The US Supreme Court has restricted a key tactic used by activist investors, ruling that the Investment Company Act of 1940 does not broadly allow shareholders to bring private lawsuits over fund governance. The 6-3 decision blocks Saba Capital, led by Boaz Weinstein, from pursuing claims against 11 closed-end funds linked to FS Credit Opportunities Corp. and BlackRock.

The judgment removes a legal route activists had begun to test in challenges to fund boards, particularly in closed-end funds trading at persistent discounts to net asset value. By limiting private enforcement, the Court shifts responsibility for policing governance back toward the Securities and Exchange Commission (SEC).

A significant overturn

At the centre of the case was whether shareholders could rely on an implied “private right of action” under the Investment Company Act to contest governance decisions and unwind contractual arrangements. A federal appeals court had previously endorsed that approach. Writing for the majority, Justice Amy Coney Barrett said the statute’s text does not support broad private enforcement, reinforcing the Court’s increasingly narrow interpretation of such rights in federal law.

The dispute stemmed from Saba’s campaign against funds using Maryland’s control-share statutes, which allow boards to restrict the voting power of investors exceeding ownership thresholds, typically around 10%. Activists have argued these provisions entrench boards and limit accountability. Fund groups, including BlackRock-affiliated vehicles, maintain they protect portfolios from short-term trading pressure.

With the federal litigation route now closed, those state-level protections face less risk of challenge in court. That has immediate implications for the funds involved. FS Credit Opportunities Corp. and the BlackRock-linked vehicles targeted by Saba avoid a potentially precedent-setting case, while BlackRock’s wider closed-end fund platform gains clarity on the legal framework governing its governance structures.

Read Minerva’s latest Proxy Update for more information on the activities of Saba Capital this proxy season

Activists Adapt

The ruling also changes the balance of tactics available to activist investors. Closed-end funds have long attracted attention because discounts to net asset value can create opportunities for intervention. Litigation under the Investment Company Act had begun to complement traditional strategies such as proxy fights and public campaigns. That avenue is now effectively off the table.

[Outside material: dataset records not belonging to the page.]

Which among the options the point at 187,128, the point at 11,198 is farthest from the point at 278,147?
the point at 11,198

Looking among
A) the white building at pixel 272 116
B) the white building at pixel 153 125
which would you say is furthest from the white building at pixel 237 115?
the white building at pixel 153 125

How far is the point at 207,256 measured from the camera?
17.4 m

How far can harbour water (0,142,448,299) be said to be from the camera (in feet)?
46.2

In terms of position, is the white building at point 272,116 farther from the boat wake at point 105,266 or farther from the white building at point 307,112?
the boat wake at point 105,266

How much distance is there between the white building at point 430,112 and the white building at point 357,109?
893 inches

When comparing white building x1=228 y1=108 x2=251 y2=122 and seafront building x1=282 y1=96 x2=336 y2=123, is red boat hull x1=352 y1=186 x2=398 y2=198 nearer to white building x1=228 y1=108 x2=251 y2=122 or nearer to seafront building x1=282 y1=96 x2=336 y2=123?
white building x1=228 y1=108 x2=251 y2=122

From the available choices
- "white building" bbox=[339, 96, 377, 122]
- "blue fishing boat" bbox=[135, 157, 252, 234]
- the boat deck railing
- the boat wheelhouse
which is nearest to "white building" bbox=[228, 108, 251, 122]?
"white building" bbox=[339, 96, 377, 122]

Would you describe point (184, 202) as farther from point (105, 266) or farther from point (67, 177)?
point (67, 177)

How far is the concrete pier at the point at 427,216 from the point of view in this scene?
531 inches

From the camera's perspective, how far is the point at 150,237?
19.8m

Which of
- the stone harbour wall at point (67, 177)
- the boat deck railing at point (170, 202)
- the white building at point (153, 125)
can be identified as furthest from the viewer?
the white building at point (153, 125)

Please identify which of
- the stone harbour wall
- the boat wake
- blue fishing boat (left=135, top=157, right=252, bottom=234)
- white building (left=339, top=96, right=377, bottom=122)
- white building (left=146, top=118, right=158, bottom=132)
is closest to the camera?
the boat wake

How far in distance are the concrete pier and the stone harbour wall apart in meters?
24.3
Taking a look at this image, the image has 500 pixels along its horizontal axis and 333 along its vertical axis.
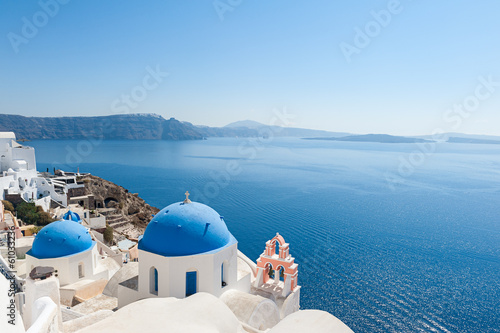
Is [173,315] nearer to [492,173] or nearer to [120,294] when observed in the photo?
[120,294]

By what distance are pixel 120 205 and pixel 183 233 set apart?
39.3m

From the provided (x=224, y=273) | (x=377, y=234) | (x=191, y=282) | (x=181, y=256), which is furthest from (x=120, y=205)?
(x=181, y=256)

The economic effects are likely to be felt across the sector. Lower litigation risk reduces the cost of defending governance arrangements and may allow boards to take a longer-term approach to portfolio management. At the same time, the constraint on private lawsuits shifts more weight onto regulatory oversight.

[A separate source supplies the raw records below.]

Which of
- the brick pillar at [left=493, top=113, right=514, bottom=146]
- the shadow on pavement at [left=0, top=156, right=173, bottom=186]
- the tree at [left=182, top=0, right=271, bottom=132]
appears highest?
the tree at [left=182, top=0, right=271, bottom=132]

Saba Capital has argued that the decision addresses who can bring claims, not whether the underlying practices comply with the law. That distinction leaves the SEC as the primary enforcer. If regulatory scrutiny does not increase, some governance structures may face less practical challenge than before.

What this means for investors

For investors, the implications are uneven. Reduced litigation risk may support stability and lower fund expenses. But it also removes one mechanism activists have used to push for changes aimed at narrowing discounts or reshaping boards. The effectiveness of future campaigns will depend more heavily on proxy contests, shareholder alliances and market pressure.

The dissenting justices said the ruling departs from Congress’s intent to protect investors, highlighting a continuing debate over the role of private enforcement in financial regulation. That debate is now likely to play out through the SEC rather than the courts.

In practical terms, the decision redraws the boundaries of governance disputes in the closed-end fund market. Activists retain economic incentives to target underperforming funds, but with fewer legal tools at their disposal. Boards and sponsors, including BlackRock and FS Credit Opportunities Corp., gain greater certainty. What happens next will depend largely on how actively the SEC chooses to police the space.